Out of memory on Tesla T4

305 views
Skip to first unread message

EKIN TIRE

unread,
Apr 11, 2021, 11:21:10 AM4/11/21
to Comp542 Class
Hello,

While running training on T4, after some time (sometimes 10 seconds, sometimes after 5 minutes), I am getting out of memory error. All the tests are passing until that point. Can there be any problem that can cause this? The error is below, after running training for around 5 minutes.

Out of GPU memory trying to allocate 9.208 MiB
Effective GPU memory usage: 99.94% (14.746 GiB/14.756 GiB)
CUDA allocator usage: 14.204 GiB
binned usage: 14.204 GiB (14.204 GiB allocated, 0 bytes cached)

Thank you,

Ekin Tire

GURKAN SOYKAN

unread,
Apr 11, 2021, 1:53:25 PM4/11/21
to EKIN TIRE, Comp542 Class
Dear Ekin,
I would humbly suggest clearing memory on regular intervals. Such as when training outputs losses.
and I am also using a regular garbage collector, GC.
Hope this helps.

--
For information about this course, please see http://courses.ku.edu.tr/comp542
For questions about the course, please email com...@ku.edu.tr
---
You received this message because you are subscribed to the Google Groups "Comp542 Class" group.
To unsubscribe from this group and stop receiving emails from it, send an email to Comp542+u...@ku.edu.tr.
To view this discussion on the web visit https://groups.google.com/a/ku.edu.tr/d/msgid/Comp542/CAC5Q6kVkuJEBPvgMB5Vf6Os%2BOk18UCp2NucQXAqpkvCk2mUZCw%40mail.gmail.com.


--
Gürkan Soykan
M.Sc.
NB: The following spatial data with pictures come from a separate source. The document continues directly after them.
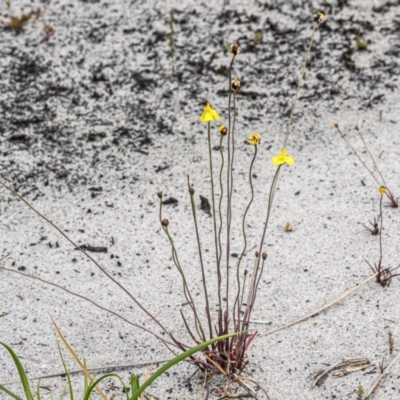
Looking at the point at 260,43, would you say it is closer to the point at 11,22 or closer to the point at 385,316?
the point at 11,22

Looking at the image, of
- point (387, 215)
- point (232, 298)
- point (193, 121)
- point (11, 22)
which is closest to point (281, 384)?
point (232, 298)

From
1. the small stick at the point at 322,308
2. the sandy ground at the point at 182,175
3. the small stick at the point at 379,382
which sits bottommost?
the small stick at the point at 379,382

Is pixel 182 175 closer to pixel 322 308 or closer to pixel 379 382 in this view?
pixel 322 308

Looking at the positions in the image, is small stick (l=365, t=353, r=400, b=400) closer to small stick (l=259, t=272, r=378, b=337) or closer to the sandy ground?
the sandy ground

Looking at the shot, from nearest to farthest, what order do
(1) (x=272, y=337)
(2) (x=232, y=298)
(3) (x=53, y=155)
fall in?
(1) (x=272, y=337) → (2) (x=232, y=298) → (3) (x=53, y=155)

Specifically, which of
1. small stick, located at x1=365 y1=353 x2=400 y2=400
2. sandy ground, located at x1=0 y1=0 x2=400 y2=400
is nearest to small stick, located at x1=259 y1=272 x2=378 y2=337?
sandy ground, located at x1=0 y1=0 x2=400 y2=400

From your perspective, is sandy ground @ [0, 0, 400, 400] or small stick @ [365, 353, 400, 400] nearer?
small stick @ [365, 353, 400, 400]

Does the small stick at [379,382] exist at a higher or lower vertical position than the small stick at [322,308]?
lower

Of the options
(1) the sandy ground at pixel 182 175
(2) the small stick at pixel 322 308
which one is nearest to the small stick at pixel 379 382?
(1) the sandy ground at pixel 182 175

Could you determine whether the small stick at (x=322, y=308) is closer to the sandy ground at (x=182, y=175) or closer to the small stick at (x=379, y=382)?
the sandy ground at (x=182, y=175)
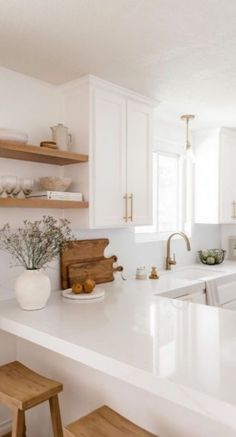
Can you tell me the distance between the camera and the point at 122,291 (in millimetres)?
2576

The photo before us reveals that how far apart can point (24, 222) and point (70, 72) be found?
3.32 feet

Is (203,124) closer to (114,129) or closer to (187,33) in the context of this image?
(114,129)

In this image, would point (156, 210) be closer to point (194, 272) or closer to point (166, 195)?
point (166, 195)

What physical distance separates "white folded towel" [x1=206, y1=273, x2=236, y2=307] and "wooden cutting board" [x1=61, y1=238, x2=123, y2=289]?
752 millimetres

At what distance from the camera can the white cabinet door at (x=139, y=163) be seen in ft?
9.01

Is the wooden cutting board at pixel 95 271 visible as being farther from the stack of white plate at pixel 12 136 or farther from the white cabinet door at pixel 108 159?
the stack of white plate at pixel 12 136

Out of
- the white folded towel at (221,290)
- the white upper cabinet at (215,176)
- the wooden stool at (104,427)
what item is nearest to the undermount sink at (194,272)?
the white folded towel at (221,290)

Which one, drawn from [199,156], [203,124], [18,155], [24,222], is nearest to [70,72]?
[18,155]

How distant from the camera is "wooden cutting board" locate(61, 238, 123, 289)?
2600mm

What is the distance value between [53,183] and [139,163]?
2.62ft

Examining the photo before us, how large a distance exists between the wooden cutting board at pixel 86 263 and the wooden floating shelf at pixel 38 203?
31 centimetres

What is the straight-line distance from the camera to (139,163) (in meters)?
2.83

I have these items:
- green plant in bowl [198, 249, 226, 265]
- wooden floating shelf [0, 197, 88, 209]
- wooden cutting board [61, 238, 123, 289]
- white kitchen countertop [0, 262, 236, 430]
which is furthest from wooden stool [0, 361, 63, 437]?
green plant in bowl [198, 249, 226, 265]

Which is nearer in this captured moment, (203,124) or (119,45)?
(119,45)
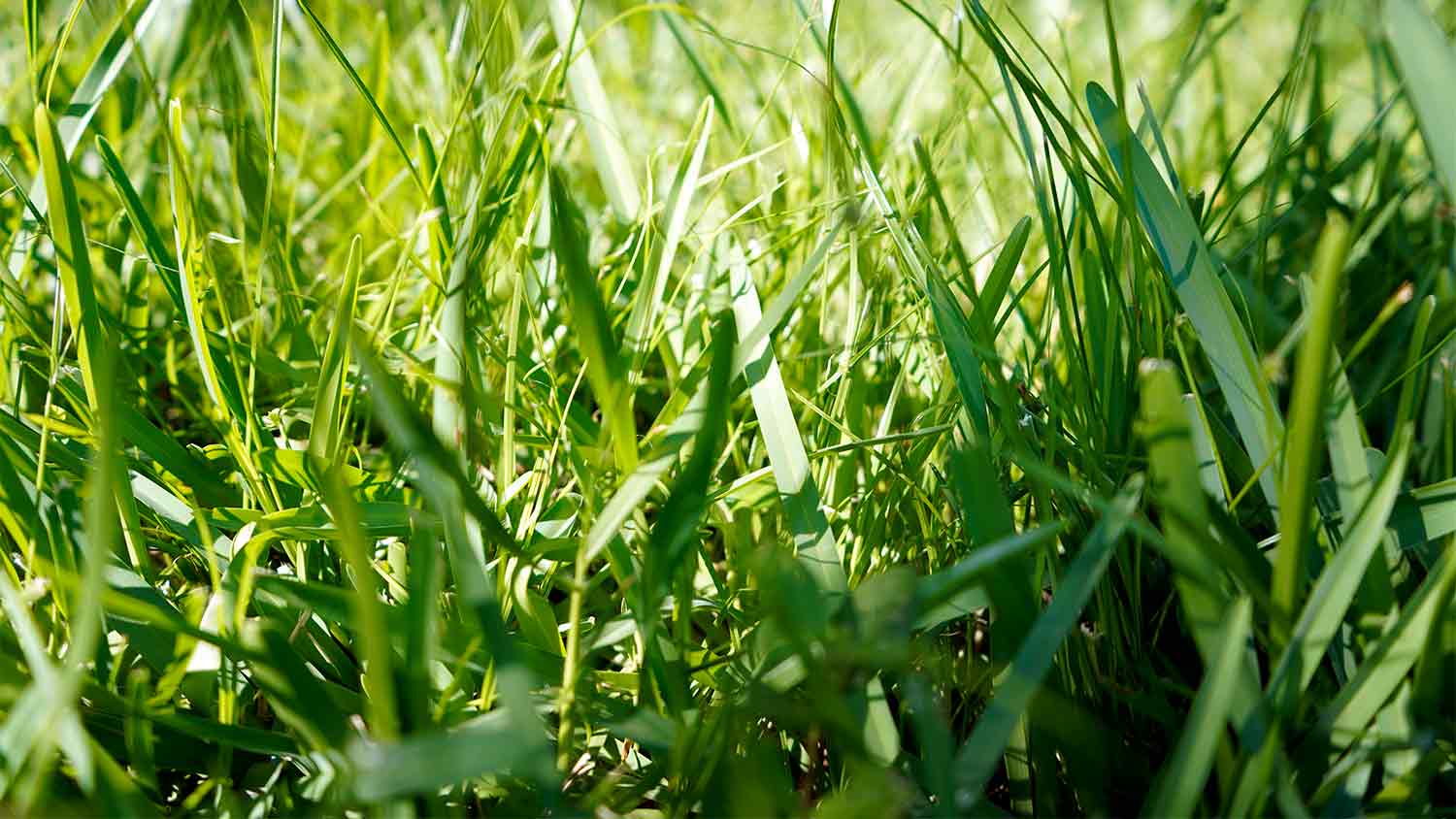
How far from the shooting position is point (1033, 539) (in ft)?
1.53

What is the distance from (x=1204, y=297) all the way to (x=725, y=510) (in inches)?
13.0

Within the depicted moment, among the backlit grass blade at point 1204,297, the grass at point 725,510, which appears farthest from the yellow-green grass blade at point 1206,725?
the backlit grass blade at point 1204,297

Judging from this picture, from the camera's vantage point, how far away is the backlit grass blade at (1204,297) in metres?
0.58

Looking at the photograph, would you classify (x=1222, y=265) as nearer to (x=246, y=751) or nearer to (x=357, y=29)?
(x=246, y=751)

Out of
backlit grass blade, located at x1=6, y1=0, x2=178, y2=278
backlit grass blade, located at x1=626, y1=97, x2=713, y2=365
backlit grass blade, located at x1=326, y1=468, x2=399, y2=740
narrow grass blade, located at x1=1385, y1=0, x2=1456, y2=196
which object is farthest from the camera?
backlit grass blade, located at x1=6, y1=0, x2=178, y2=278

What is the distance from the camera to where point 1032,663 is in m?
0.46

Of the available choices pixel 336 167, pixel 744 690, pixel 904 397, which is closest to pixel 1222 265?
pixel 904 397

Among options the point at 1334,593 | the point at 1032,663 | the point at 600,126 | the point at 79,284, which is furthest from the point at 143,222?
the point at 1334,593

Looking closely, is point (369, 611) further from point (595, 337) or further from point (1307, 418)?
point (1307, 418)

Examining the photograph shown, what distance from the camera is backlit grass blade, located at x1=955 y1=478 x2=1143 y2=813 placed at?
44 cm

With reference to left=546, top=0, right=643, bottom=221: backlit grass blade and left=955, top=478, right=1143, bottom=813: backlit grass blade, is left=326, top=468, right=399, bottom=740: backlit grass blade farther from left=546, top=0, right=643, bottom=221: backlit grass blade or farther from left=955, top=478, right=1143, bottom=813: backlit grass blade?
left=546, top=0, right=643, bottom=221: backlit grass blade

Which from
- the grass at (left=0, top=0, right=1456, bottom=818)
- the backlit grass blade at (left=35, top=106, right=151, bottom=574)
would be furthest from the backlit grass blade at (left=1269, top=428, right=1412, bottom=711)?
the backlit grass blade at (left=35, top=106, right=151, bottom=574)

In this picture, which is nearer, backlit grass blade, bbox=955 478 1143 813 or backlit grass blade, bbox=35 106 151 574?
backlit grass blade, bbox=955 478 1143 813

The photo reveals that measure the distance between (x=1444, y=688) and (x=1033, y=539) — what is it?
22 cm
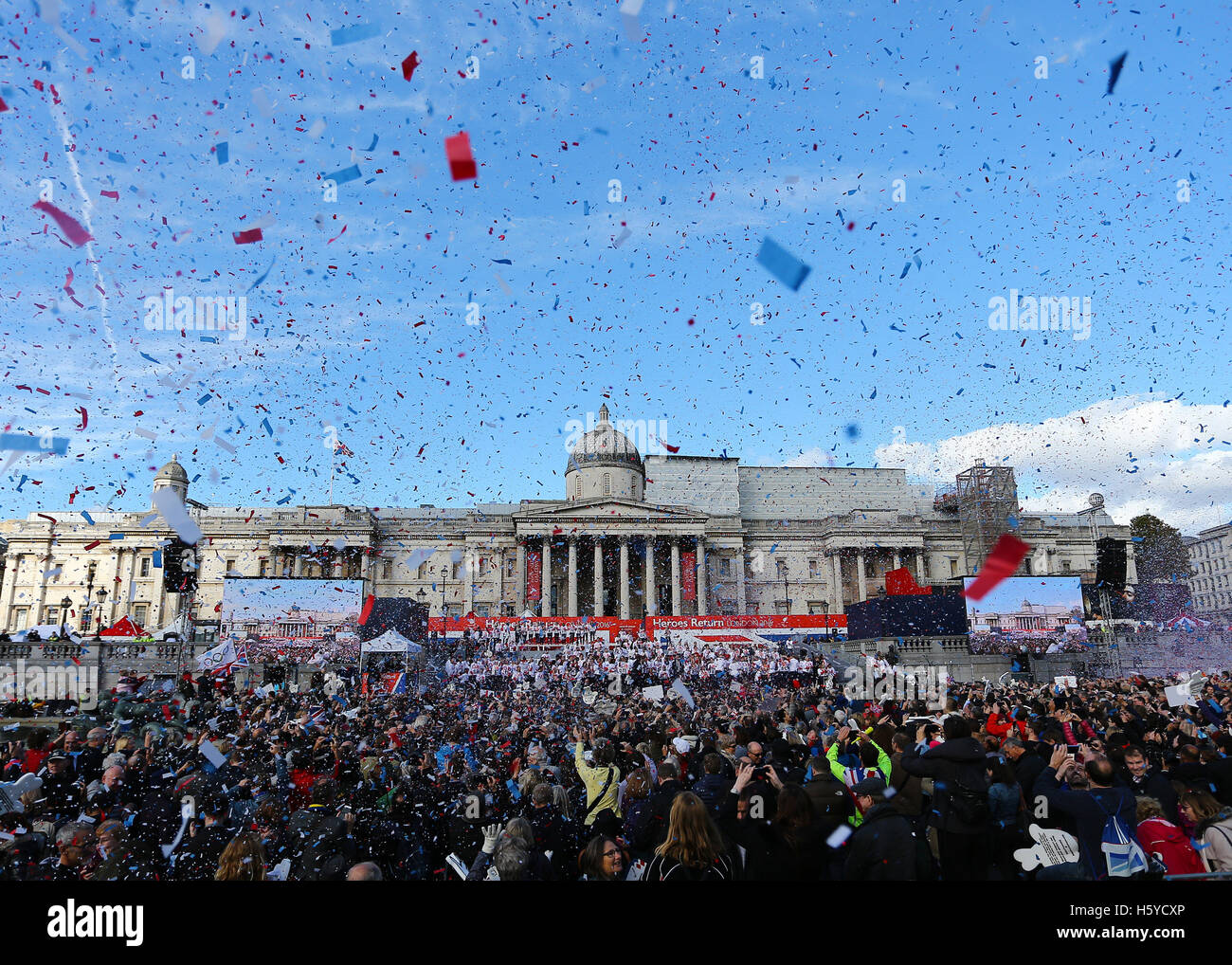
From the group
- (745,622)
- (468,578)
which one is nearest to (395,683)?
(745,622)

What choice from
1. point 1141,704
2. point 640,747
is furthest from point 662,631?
point 640,747

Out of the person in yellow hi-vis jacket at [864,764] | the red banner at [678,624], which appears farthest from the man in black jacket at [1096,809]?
the red banner at [678,624]

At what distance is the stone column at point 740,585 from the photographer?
68.2 m

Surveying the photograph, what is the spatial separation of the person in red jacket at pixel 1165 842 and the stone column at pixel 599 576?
57.7 m

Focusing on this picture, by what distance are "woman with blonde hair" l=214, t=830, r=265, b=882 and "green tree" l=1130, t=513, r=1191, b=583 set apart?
8253cm

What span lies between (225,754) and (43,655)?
93.9 feet

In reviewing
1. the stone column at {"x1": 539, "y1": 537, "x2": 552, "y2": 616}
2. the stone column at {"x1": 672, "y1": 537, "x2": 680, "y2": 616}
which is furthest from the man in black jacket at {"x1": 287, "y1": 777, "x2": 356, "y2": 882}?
the stone column at {"x1": 672, "y1": 537, "x2": 680, "y2": 616}

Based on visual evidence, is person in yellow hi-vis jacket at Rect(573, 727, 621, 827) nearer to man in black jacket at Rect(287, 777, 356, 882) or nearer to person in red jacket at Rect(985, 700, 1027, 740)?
man in black jacket at Rect(287, 777, 356, 882)

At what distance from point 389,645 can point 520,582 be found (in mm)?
34799

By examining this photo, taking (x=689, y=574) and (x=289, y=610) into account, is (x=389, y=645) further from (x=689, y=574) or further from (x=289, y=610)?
(x=689, y=574)

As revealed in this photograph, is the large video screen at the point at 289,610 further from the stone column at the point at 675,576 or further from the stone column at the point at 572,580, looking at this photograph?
the stone column at the point at 675,576

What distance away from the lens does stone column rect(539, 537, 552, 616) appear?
6291cm
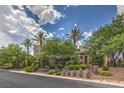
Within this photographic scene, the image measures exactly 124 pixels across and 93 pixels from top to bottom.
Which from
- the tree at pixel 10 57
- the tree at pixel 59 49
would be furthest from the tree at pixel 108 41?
the tree at pixel 10 57

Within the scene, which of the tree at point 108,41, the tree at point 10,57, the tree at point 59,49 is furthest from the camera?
the tree at point 10,57

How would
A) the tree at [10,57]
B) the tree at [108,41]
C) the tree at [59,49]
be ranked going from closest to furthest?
1. the tree at [108,41]
2. the tree at [59,49]
3. the tree at [10,57]

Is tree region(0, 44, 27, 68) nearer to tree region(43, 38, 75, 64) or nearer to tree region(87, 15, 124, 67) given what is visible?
tree region(43, 38, 75, 64)

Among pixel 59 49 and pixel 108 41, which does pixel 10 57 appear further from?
pixel 108 41

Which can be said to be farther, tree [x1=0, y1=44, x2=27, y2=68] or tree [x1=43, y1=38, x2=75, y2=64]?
tree [x1=0, y1=44, x2=27, y2=68]

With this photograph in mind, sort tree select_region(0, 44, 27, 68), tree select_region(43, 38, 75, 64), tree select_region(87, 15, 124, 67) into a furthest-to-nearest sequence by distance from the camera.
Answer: tree select_region(0, 44, 27, 68) < tree select_region(43, 38, 75, 64) < tree select_region(87, 15, 124, 67)

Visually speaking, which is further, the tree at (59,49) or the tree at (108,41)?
the tree at (59,49)

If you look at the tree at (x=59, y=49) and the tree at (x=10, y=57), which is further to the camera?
the tree at (x=10, y=57)

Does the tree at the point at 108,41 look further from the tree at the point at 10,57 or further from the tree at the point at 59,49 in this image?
the tree at the point at 10,57

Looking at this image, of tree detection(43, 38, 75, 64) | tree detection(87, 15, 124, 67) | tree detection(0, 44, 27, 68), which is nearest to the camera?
tree detection(87, 15, 124, 67)

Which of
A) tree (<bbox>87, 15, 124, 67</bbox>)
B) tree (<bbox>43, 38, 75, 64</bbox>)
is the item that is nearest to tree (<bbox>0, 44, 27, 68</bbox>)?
tree (<bbox>43, 38, 75, 64</bbox>)

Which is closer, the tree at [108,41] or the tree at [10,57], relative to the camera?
the tree at [108,41]

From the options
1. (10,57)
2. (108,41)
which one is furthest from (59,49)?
(10,57)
Computer Science Student
Koç University

OYKU ZEYNEP BAYRAMOGLU

unread,
Apr 11, 2021, 1:58:32 PM4/11/21
to GURKAN SOYKAN, EKIN TIRE, Comp542 Class
Hi,

I get following outputs from loss tests:

Evaluated: (14097.643f0, 1432) == (14096.252f0, 1432)

Evaluated: (1.04277675f6, 105937) == (1.0427646f6, 105937)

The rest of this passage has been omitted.